As a consequence of successful containment of virus spread, the Morrison government has prepared a three-phase action-packed plan to attain a coronavirus safe economy by July 2020.
To Know More, Read Morrison Government’s 3 Step Reopening Plan for Economic Recovery
The flattening of coronavirus curve and the government’s comprehensive plan are reviving hopes of a sooner than expected economic revival in Australia.
Government’s Economic Response to COVID-19
The Australian government has so far injected ~$259 billion in fiscal and balance sheet support, representing around 13.3 per cent of the annual GDP. Out of this, around 6.9 per cent of the GDP account for direct fiscal measures.
Owing to a reporting error in estimating the number of people likely to access the JobKeeper scheme, the JobKeeper package was initially announced at $130 billion. However, recently the Treasurer notified that the wage subsidy program would cost the government ~$70 billion instead of $130 billion, offering a considerable boost of $60 billion to the government.
The government’s economic response package has been designed to deliver timely support to businesses, workers and communities affected by the pandemic, setting a solid foundation for the economy to revive as soon as the crisis passes.
RBA’s Response to the Pandemic
In addition to the government, the RBA is also leaving no stone unturned to bring economy back on track. The central bank has so far taken several measures to support the flow and lower the cost of credit in the Australian economy, which include:
- Lowering the Cash Rate Target to 0.25 Per cent
- Targeting a 3-year Australian Government Bond Yield of Around 0.25 Per cent
- Providing a Term Funding Facility for the Banking System, to Support Lending to Businesses
- Injecting Liquidity to the Financial System
- Providing Liquidity to the Government Bond Market
- Establishing a Foreign Exchange Swap Line to Support US Dollar Funding
Opportunities Emerging in Different Sectors
A broad range of sectors are harvesting the fruits of soared demand for products and services amidst social distancing that is emerging as a new way of life amid COVID-19 driven lockdowns.

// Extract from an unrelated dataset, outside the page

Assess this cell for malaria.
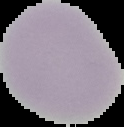
It is uninfected.

From a thin blood film. Segmented cell region on a black background. Image is 124×127 pixels.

Tech and telecom space seems to be garnering significant attention, with people increasingly consuming in-home entertainment, shopping online, communicating more often via the internet and adopting work-from-home practices. Consequently, the popularity of value/ growth-driven stocks in the related space, including Telstra Corporation Limited (ASX:TLS), Vocus Group Limited (ASX:VOC), Bigtincan Holdings Limited (ASX:BTH) and WiseTech Global Limited (ASX:WTC) has grown, backed by undervalued prices, robust balance sheets and strategic initiatives.

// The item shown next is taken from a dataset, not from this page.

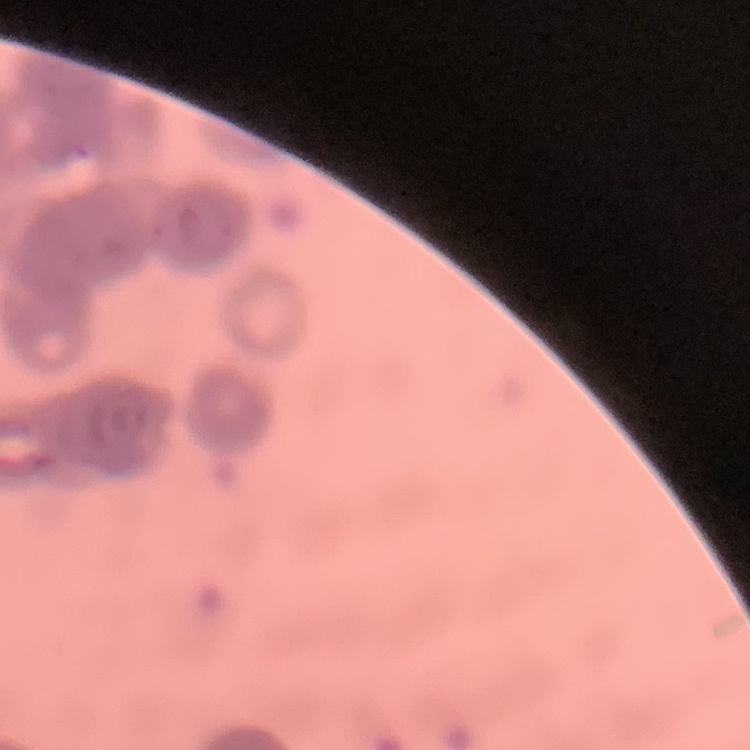
Summary:
  - Erythrocyte morphology: rouleaux formation
  - Stain: Field's or Giemsa
  - Image type: square crop of a larger photomicrograph
  - Preparation: thin blood smear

Moreover, opportunities are popping up in the fintech sector, online retailing and online education segments, backed by a significant shift of consumers towards digital services.
In addition to these sectors, a lot has changed dramatically for the healthcare sector that has been busy leading the world’s vigilant fight against deadly virus. Several prominent healthcare players like Zoono Group Limited (ASX:ZNO) and Mesoblast Limited (ASX:MSB) are vigorously assisting in the global battle against COVID-19.
Although Australia is rapidly regaining some of the losses the country has endured so far, it is too early to say how will things pan out in the medium to long term. Nonetheless, sundry signs still give a hope and there may be opportunities worth looking at.